Вот тут и рассказывай ей!.. Жили люди, сколько страху, сколько бед, сколько мучения всякого было, а она теперь и слушать не хочет. Как сказку на печи; интересно — глаз не сводит, а нет — не хочу. И пускай себе! Ведь двадцать лет уже прошло с тех пор, как мы тут, бедняки, бунтовали…

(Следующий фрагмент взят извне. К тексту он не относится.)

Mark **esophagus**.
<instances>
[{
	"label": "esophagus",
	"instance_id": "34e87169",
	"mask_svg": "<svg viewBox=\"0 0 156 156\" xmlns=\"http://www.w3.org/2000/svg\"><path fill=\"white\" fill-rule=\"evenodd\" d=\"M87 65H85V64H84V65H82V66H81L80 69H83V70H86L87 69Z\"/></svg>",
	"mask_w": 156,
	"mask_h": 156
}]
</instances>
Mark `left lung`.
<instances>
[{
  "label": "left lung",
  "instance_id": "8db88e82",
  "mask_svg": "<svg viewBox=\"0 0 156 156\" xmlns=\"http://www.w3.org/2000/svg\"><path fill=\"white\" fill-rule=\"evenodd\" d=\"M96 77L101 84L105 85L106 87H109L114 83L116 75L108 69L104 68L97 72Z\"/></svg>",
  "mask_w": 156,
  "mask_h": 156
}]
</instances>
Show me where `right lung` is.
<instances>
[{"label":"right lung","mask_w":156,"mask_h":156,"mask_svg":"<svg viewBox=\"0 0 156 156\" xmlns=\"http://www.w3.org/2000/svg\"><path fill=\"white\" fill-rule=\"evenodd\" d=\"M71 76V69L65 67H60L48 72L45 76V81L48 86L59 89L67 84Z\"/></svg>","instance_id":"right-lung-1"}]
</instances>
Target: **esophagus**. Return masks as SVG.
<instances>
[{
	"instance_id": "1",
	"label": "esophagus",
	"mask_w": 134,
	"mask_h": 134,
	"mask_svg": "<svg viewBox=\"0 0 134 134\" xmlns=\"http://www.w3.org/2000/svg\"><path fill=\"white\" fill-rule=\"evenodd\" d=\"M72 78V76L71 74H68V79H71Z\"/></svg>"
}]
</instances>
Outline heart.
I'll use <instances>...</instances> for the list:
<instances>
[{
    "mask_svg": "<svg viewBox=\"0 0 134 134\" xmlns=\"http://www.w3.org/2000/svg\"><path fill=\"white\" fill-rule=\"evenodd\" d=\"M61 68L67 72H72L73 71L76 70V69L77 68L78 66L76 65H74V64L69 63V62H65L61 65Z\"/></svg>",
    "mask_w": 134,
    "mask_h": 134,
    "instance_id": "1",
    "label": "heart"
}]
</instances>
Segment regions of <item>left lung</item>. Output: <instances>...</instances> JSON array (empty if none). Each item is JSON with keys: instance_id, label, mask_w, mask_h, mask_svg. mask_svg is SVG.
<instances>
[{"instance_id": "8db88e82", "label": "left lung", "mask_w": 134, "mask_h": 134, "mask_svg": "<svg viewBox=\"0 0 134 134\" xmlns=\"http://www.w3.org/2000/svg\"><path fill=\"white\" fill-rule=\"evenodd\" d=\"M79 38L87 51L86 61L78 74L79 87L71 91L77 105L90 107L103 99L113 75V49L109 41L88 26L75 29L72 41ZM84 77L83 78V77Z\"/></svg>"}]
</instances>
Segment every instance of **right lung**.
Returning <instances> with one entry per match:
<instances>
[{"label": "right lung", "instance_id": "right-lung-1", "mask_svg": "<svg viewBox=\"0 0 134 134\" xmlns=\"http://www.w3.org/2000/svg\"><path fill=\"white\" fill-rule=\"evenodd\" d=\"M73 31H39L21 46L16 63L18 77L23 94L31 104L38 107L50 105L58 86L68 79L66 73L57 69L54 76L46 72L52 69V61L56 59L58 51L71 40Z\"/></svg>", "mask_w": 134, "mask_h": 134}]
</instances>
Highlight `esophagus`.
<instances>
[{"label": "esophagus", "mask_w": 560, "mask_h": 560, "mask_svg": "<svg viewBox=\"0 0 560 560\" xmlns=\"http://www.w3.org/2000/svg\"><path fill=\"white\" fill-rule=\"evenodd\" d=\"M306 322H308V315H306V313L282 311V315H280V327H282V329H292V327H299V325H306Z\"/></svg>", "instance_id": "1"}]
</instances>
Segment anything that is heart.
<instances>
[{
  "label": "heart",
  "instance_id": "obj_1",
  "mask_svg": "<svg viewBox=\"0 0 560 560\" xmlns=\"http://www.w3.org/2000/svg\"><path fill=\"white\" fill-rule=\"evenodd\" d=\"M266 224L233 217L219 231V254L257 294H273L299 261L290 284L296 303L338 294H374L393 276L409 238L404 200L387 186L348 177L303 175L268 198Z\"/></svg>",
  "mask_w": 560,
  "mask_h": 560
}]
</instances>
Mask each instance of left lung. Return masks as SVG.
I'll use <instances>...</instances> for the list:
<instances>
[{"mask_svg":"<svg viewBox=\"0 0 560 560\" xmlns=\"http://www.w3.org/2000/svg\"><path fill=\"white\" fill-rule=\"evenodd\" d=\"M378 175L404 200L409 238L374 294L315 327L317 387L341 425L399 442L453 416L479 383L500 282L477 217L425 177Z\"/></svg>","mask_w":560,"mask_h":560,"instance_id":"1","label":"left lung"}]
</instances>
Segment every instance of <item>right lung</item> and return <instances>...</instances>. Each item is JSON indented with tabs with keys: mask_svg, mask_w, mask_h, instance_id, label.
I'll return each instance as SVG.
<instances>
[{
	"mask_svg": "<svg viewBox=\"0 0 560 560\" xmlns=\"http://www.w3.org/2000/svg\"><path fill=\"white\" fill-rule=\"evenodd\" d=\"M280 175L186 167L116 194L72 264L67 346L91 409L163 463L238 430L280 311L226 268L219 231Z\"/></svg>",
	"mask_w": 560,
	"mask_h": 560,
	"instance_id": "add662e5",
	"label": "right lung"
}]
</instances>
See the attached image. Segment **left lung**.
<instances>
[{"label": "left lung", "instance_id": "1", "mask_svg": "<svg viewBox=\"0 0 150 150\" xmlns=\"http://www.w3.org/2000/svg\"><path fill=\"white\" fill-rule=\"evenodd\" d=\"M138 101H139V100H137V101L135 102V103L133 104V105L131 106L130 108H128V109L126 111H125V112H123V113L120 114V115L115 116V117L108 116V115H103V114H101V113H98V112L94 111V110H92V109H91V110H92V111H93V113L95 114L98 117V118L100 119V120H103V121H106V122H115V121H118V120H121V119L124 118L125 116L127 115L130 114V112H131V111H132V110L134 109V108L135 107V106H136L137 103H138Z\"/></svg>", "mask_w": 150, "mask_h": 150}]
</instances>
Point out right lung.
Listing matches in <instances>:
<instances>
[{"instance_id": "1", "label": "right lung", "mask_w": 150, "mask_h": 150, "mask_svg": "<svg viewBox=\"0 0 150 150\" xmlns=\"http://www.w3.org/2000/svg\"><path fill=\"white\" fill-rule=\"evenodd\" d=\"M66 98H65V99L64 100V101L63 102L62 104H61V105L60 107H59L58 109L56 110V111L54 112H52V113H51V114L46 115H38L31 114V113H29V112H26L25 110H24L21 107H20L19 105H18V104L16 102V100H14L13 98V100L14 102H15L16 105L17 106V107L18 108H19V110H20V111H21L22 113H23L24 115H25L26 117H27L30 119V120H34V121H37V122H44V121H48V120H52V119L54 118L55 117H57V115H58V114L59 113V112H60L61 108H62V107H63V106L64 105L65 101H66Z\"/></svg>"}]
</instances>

Дед и внучка молчат. И все вокруг молчит: и вода, и небо. По дороге из Нивищей в местечко — деду уже хорошо видно — идут машины. Одна — с сеном, другая — со снопами, а то — пустые. Однако идут они бесшумно. Не слышно также и цокота́ жнейки вон там, на желтом поле, помахивающей крыльями. И чайки почти не летают. И рыба уже не жирует. Один только белый мотылек несется навстречу лодке. О, мимо! Из Нивищей в Подволоку. Мал, а не боится. Сидел бы там, дурачок, на своей капусте! Небось намахаешься — близкий ли свет!.. Молчит, не дает о себе знать и блесна на длинно отпущенной дорожке, дощечку которой дед подложил под себя. Время от времени он подергивает жилку, проверяет, хотя и не очень верится, что в такую глухую пору какой-нибудь дурак клюнет. Пускай тащится… При немцах, один партизан рассказывал, у них в Орловской губернии когда-то, идя в церковь, мужик брал с собой недоуздок: авось попадется клячонка какая по дороге, так подъедем!

Потом старик вспоминает свое утреннее путешествие. Зря только время потерял, выбрался теперь из дому чуть не в полдень. Он долго молчит. А Ганночка тем временем перевесилась через левый борт и полощется ручками в воде.

вернуться

19

Луки́шки — политическая тюрьма в Вильно.